EXCERPT
If I'm reading this right...
The old pool is not finding any 'dead' memory to GC and therefore constantly running GC in the hope it'll find something on next run, pausing the ElasticSearch operation on this node.

I'm guessing I need to provide more memory or an additional node to the cluster.

Hi,

The JVM monitor log traces vary from DEBUG to WARN depending of how long the garbage collection took. That's why you can see different tresholds between NODE1 and NODE3.

It looks like your nodes need more RAM. Are you doing heavy aggregations? What's the output of GET /_nodes/stats?filter_path=nodes.*.indices?

Indexing and aggregations can use a fair bit of CPU, so just having a single core per node is likely insufficient.

Hi Tanguy,

A few minutes ago I started to add more RAM to the cluster and increase the heap, starting with NODE3.

I think I started to answer my question, fortunately this cluster is actually all about getting familiar with ES ready for a more heavy production use, so a little breathing space thankfully.

I'm not aware of us doing heavy aggregations manually - Grafana/Kibana may be utilizing that though.

I think I should've spotted on the /_cat/nodes that the heap percent was too high.

I'm guessing since I've already started adding additional RAM, it may give out different readings to when the issue occurred on the output you asked?

Thanks,
jdmac

Hi Christian_Dahlqvist,

True, very fair point - it's something I'm bearing in mind.
This is just a proof of concept.

The production environment will be far more 'beefy'.

Many thanks,

jdmac

Kibana uses aggregations, so it would be useful to monitor CPU usage while you are querying to see if this is actually a limiting factor or not.

Cool, good to know. Thanks for the advice.

The issue now has been resolved... It was the heap stack use.

I suppose I should've read this sooner and got my head into the world of JVM.

Especially this part... :rolling_eyes:

The heap_used_percent metric is a useful number to keep an eye on. Elasticsearch is configured to initiate GCs when the heap reaches 75% full. If your node is consistently >= 75%, your node is experiencing memory pressure. This is a warning sign that slow GCs may be in your near future.

If the heap usage is consistently >=85%, you are in trouble. Heaps over 90–95% are in risk of horrible performance with long 10–30s GCs at best, and out-of-memory (OOM) exceptions at worst.

Hopefully this thread proves helpful to other new users of Elasticsearch - It's a fantastic product and for the most part very intuitive.

Glad you solved it!

MATERIAL SUPPLIED
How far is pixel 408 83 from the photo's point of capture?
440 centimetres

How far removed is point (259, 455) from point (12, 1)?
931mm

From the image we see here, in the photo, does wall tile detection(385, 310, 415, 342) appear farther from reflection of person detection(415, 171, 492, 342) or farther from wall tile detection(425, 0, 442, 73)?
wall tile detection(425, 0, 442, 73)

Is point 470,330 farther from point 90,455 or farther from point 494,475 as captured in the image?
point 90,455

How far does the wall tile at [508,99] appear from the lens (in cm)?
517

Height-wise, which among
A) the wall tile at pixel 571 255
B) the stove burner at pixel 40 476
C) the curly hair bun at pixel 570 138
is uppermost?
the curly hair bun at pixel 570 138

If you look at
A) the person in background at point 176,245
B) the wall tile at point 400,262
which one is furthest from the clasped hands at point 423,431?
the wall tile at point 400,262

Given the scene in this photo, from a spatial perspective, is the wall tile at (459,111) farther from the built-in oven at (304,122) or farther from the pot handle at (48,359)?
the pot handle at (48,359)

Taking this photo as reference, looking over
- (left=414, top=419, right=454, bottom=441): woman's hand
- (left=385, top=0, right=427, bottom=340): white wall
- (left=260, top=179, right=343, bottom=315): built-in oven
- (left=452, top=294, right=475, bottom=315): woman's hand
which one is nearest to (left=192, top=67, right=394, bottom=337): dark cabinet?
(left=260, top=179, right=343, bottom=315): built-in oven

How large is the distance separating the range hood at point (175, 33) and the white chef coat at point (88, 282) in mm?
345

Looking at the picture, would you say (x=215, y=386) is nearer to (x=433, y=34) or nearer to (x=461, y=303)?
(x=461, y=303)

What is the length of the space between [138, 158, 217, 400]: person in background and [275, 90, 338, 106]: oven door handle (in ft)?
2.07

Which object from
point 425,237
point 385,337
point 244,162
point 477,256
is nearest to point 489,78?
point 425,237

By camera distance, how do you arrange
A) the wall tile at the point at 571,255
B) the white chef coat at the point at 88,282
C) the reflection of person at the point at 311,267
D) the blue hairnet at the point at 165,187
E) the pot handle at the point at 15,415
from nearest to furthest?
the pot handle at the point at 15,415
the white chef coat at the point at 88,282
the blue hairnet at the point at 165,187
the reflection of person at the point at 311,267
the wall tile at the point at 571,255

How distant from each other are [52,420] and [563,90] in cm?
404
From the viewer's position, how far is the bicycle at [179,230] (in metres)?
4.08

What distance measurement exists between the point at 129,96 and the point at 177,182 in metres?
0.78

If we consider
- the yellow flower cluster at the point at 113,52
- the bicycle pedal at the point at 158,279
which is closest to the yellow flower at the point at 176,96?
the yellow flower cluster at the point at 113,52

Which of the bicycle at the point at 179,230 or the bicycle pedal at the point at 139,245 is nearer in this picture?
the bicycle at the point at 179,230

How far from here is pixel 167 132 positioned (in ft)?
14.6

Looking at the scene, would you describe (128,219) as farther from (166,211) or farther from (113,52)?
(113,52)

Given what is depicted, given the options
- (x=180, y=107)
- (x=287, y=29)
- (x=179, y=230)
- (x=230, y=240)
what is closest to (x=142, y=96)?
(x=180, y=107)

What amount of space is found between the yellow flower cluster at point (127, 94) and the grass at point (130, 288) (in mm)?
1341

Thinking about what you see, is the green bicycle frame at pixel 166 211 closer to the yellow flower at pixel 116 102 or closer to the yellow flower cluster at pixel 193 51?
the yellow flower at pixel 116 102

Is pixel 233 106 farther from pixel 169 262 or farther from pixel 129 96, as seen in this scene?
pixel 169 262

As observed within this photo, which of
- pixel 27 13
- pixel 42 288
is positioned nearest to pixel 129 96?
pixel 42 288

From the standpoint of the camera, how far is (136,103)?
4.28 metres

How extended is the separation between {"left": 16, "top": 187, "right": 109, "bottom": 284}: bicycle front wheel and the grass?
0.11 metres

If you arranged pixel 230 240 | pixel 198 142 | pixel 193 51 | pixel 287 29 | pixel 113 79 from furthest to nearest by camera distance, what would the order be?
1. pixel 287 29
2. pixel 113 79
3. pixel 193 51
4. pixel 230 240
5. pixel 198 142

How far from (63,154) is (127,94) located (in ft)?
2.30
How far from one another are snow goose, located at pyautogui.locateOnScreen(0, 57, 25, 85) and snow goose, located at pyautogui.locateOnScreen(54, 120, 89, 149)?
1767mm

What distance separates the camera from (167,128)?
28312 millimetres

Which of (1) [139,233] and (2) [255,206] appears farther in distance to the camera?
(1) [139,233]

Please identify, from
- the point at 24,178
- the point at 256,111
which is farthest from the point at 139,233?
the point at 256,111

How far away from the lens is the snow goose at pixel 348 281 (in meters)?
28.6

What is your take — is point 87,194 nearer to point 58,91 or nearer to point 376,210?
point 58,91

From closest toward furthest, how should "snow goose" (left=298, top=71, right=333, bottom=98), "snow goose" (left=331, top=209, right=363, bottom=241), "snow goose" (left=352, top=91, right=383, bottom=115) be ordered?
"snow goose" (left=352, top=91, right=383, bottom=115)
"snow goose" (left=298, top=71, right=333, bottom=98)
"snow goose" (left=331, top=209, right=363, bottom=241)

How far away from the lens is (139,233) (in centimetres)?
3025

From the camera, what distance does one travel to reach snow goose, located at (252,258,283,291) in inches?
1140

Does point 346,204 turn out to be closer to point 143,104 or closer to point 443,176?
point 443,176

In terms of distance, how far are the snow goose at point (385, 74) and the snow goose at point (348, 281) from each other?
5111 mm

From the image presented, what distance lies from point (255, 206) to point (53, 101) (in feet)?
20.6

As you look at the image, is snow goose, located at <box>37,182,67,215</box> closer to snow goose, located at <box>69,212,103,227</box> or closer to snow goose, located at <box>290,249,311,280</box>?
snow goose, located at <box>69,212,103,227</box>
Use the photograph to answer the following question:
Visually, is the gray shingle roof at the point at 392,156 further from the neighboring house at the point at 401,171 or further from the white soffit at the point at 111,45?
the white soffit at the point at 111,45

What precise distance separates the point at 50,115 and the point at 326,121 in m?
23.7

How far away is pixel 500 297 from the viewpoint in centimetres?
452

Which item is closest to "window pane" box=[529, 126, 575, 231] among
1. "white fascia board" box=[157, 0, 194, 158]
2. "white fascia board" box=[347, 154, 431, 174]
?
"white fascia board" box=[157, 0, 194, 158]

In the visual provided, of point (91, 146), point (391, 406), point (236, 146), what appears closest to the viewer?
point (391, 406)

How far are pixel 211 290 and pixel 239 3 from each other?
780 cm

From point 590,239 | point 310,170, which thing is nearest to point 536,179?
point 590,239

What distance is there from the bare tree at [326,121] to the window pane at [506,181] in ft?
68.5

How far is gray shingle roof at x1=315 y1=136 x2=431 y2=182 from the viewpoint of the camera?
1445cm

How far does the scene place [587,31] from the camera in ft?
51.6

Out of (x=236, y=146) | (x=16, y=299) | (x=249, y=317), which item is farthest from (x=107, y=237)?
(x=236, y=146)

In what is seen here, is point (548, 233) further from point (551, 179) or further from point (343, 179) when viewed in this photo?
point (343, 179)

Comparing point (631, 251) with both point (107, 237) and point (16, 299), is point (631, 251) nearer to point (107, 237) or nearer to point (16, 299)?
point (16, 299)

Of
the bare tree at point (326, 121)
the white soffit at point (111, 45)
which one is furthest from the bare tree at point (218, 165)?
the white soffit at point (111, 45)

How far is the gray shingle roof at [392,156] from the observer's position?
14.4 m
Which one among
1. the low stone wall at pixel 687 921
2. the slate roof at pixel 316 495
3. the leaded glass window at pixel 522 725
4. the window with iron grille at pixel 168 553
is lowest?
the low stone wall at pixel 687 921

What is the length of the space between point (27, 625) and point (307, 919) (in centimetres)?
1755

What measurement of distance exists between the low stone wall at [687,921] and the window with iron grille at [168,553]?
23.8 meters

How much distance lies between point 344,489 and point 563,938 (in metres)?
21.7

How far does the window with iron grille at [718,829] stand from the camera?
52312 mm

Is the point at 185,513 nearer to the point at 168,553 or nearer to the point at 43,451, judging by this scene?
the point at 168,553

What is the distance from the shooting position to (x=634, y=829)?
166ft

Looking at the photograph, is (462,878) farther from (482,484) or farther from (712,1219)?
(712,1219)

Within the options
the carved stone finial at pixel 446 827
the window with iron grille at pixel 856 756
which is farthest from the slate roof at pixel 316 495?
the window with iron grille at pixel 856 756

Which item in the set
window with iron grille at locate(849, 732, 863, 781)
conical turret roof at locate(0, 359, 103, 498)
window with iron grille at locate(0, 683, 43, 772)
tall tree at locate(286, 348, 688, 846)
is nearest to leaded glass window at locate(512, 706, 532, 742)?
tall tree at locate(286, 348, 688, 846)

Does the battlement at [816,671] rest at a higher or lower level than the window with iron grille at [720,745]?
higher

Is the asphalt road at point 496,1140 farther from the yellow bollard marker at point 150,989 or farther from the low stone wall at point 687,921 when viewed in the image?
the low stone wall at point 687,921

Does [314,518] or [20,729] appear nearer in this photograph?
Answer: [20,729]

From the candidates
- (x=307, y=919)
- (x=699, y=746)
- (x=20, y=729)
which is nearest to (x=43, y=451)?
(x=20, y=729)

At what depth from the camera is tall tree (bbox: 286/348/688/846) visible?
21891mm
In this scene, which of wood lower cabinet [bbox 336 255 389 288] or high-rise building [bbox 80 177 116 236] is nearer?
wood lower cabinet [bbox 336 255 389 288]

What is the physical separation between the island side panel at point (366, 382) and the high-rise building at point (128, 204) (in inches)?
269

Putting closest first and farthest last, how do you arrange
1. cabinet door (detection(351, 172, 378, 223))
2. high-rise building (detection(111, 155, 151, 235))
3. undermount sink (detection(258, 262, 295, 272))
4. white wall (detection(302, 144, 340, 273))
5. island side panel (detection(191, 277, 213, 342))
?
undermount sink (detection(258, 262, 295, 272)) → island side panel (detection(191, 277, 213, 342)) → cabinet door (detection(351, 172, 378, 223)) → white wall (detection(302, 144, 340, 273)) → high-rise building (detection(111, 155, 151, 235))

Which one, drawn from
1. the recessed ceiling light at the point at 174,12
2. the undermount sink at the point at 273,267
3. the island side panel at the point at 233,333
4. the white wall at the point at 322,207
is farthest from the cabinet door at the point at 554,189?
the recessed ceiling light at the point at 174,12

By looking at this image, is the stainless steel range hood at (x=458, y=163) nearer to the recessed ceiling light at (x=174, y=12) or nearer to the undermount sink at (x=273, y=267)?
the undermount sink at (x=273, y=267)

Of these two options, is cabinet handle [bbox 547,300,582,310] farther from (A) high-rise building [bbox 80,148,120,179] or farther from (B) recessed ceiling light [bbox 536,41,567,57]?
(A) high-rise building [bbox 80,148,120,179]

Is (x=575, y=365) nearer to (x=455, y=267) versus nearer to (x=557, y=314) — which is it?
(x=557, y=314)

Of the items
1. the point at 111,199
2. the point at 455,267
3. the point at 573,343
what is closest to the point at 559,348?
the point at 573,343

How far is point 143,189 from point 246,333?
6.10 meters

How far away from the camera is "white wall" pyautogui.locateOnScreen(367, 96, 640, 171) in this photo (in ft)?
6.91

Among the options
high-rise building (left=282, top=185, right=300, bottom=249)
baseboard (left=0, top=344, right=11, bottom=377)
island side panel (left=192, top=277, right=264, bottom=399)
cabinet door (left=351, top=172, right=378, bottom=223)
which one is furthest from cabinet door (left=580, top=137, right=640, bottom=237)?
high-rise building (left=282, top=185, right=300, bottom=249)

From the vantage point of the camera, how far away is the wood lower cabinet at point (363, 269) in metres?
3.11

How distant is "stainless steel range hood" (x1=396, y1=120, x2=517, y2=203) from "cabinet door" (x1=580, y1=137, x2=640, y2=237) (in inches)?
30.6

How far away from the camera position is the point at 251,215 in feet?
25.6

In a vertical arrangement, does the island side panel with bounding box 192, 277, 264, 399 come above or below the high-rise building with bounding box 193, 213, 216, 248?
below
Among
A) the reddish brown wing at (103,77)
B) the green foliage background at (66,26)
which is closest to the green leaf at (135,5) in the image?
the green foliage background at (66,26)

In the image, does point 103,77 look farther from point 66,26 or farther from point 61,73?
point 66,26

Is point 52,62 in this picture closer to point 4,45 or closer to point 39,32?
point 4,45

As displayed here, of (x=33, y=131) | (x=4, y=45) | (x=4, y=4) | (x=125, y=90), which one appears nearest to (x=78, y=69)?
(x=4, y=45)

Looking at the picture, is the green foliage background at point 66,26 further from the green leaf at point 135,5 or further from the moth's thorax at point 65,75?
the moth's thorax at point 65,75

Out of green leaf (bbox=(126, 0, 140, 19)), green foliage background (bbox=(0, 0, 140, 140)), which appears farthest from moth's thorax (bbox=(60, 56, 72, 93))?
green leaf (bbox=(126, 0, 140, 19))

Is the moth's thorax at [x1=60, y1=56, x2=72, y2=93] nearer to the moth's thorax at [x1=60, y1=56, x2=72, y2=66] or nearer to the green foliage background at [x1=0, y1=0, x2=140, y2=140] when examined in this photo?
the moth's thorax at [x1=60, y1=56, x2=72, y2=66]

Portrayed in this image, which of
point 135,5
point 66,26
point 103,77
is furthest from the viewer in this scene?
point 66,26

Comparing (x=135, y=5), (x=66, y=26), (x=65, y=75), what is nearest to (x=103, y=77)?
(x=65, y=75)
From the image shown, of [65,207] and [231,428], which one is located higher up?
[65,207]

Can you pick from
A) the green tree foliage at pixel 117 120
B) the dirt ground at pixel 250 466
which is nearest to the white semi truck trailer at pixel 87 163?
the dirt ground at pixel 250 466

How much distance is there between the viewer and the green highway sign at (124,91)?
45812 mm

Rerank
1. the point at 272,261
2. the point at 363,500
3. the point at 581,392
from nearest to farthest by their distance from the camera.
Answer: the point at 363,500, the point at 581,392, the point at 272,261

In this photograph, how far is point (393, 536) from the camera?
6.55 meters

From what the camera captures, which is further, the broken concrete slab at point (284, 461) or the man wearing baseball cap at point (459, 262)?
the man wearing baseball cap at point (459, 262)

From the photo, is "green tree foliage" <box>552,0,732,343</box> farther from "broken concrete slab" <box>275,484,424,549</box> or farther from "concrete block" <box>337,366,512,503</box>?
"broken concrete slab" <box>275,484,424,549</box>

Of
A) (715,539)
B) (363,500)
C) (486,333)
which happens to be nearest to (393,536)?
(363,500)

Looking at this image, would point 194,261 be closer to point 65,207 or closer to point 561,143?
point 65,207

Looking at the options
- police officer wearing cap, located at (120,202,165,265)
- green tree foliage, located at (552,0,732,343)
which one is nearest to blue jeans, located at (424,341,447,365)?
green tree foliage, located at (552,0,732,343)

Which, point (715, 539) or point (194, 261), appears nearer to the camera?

GOAL OF THE EXERCISE
Can you turn the paragraph in the Elasticsearch thread that begins "The heap_used_percent metric" into a short bulleted list that keeps its main facts?

RESPONSE TO THIS EXERCISE
- The heap_used_percent metric is worth watching.
- Elasticsearch starts garbage collection when the heap reaches 75% full.
- A node that stays at or above 75% is under memory pressure.
- That pressure warns that slow garbage collections may be coming soon.